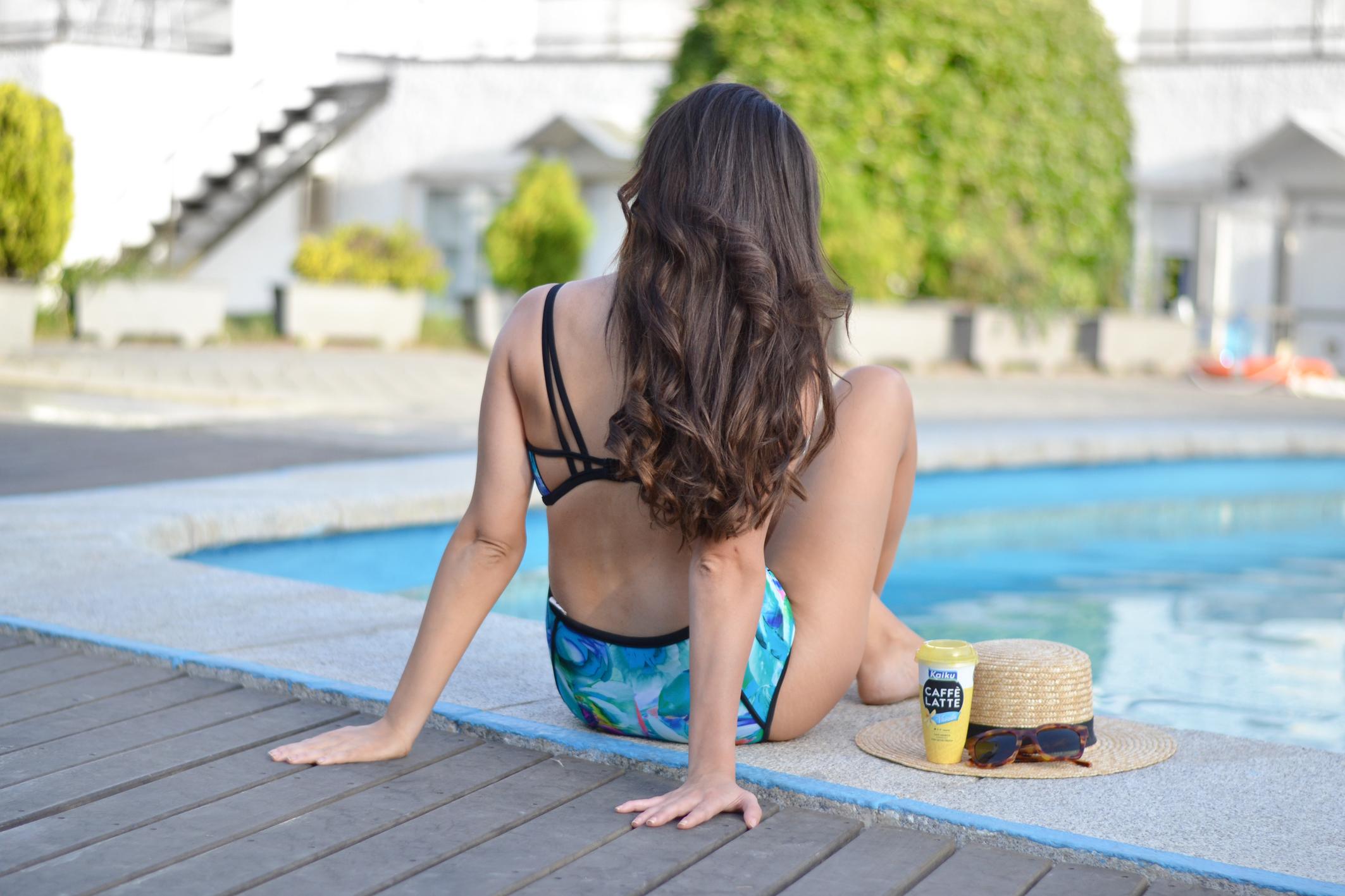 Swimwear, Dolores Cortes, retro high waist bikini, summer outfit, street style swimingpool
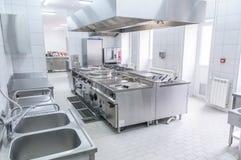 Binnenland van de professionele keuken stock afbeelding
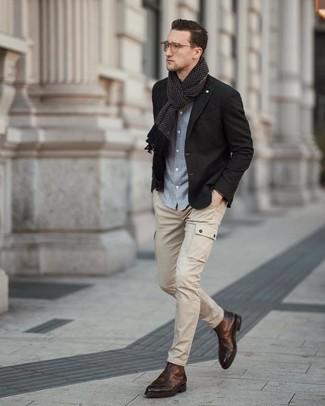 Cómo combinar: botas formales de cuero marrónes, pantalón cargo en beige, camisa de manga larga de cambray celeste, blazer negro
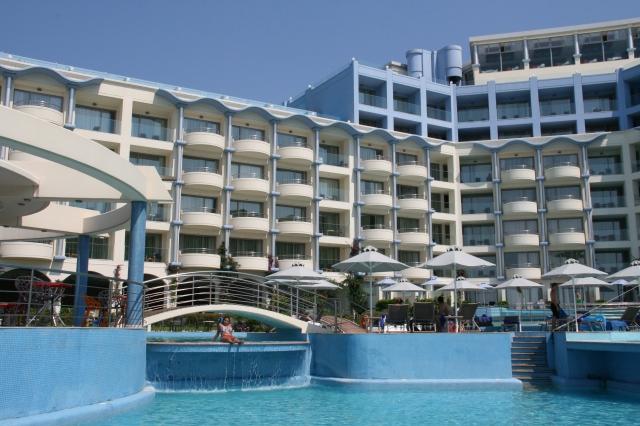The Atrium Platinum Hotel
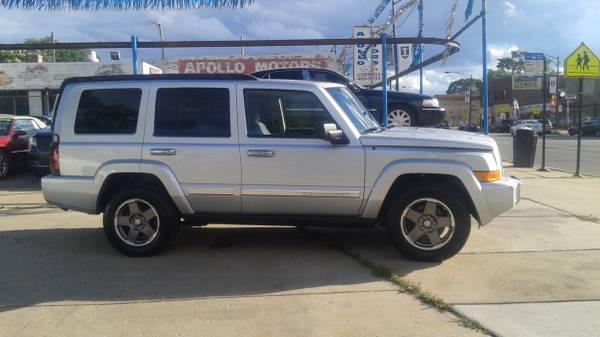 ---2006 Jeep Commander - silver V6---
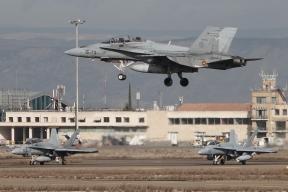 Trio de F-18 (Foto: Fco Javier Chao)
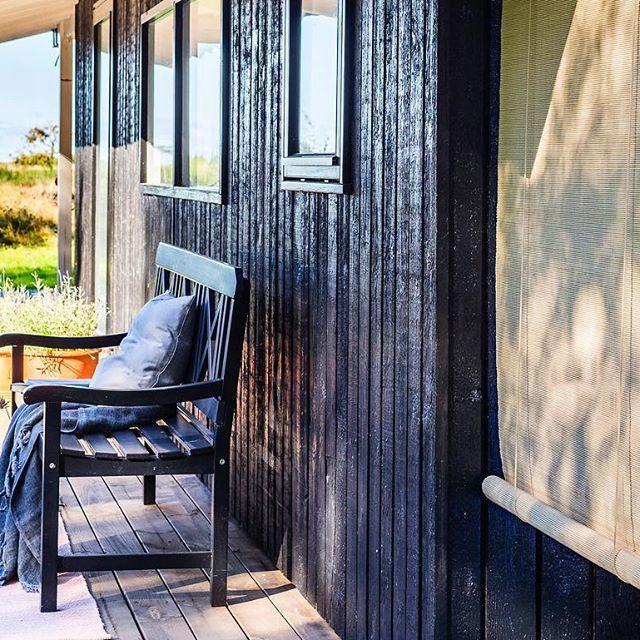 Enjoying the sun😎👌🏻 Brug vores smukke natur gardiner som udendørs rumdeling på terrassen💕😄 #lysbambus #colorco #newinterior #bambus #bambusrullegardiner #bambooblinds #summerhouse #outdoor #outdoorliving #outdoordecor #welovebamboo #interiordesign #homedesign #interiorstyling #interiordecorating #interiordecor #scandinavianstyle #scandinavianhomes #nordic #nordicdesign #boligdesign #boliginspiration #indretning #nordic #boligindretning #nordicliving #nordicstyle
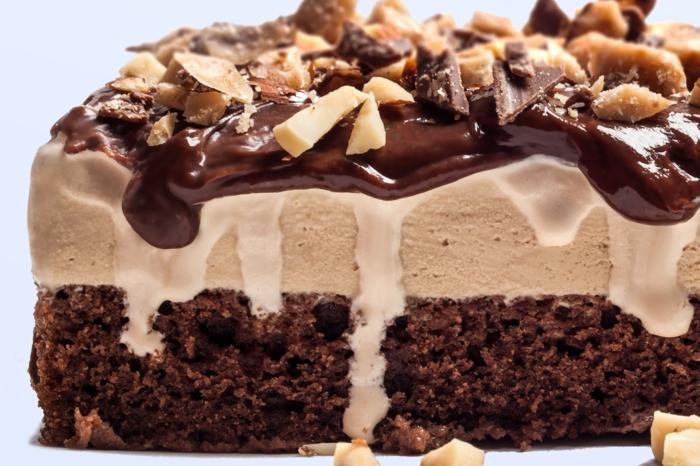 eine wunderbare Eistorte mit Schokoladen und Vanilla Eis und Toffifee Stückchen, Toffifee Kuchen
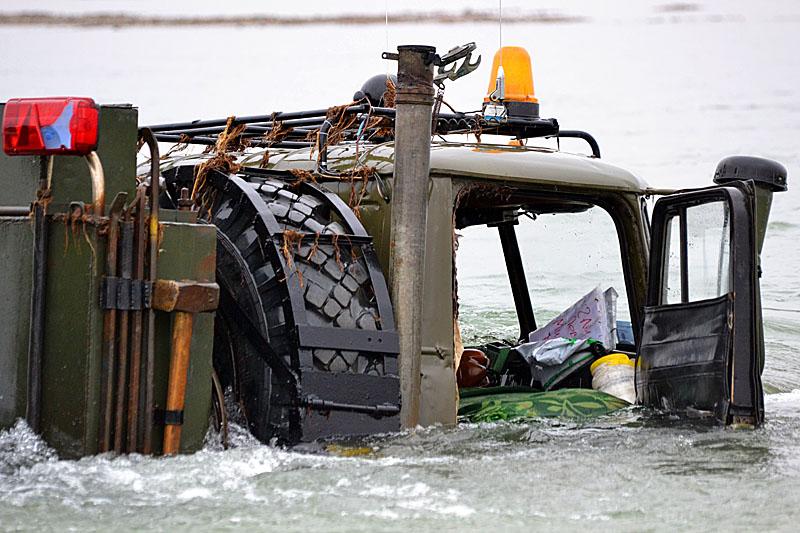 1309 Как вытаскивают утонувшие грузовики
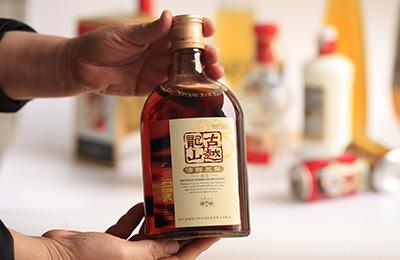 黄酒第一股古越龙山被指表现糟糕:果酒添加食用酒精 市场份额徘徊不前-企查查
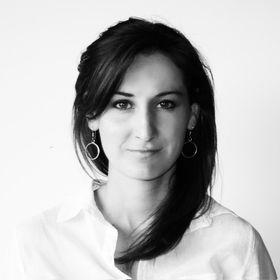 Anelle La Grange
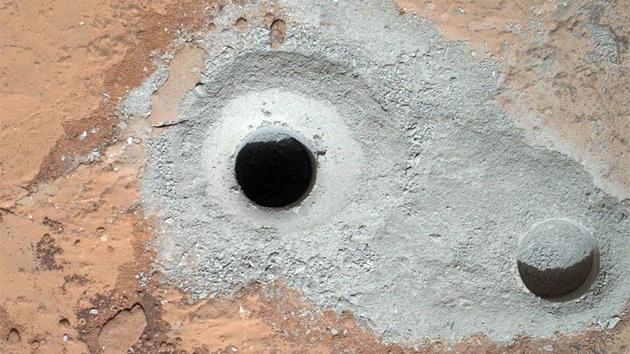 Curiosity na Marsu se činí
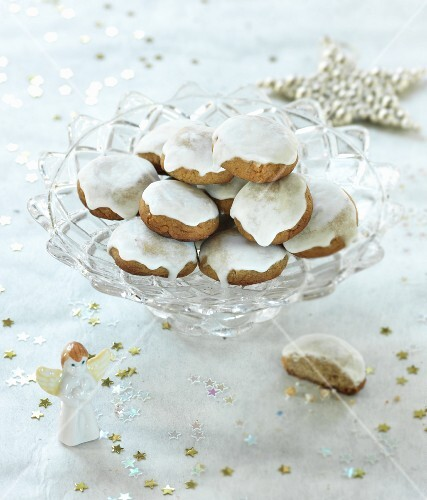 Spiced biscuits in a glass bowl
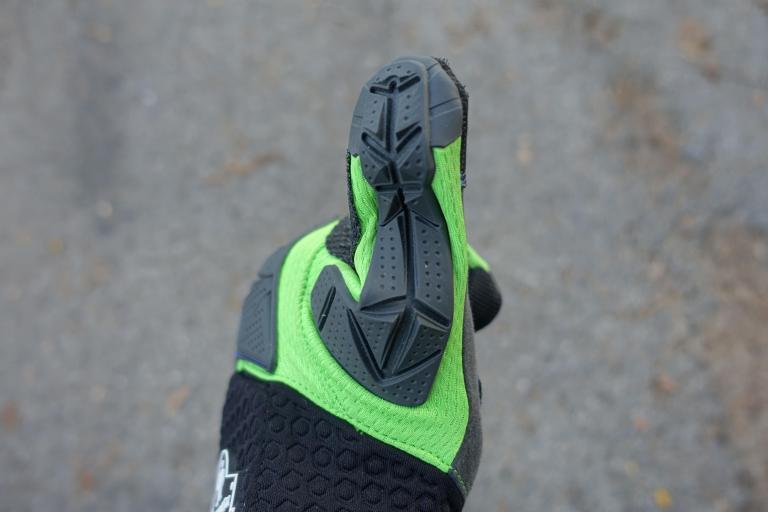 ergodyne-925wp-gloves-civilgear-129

----

§ TASK TO COMPLETE
Both ends included, copy word for word the lines from the top of the entries above through the line with "---2006 Jeep Commander". No pictures.

§ YOUR SOLUTION
 Swimwear, Dolores Cortes, retro high waist bikini, summer outfit, street style swimingpool
 Binnenland van de professionele keuken stock afbeelding
 Cómo combinar: botas formales de cuero marrónes, pantalón cargo en beige, camisa de manga larga de cambray celeste, blazer negro
The Atrium Platinum Hotel
 ---2006 Jeep Commander - silver V6---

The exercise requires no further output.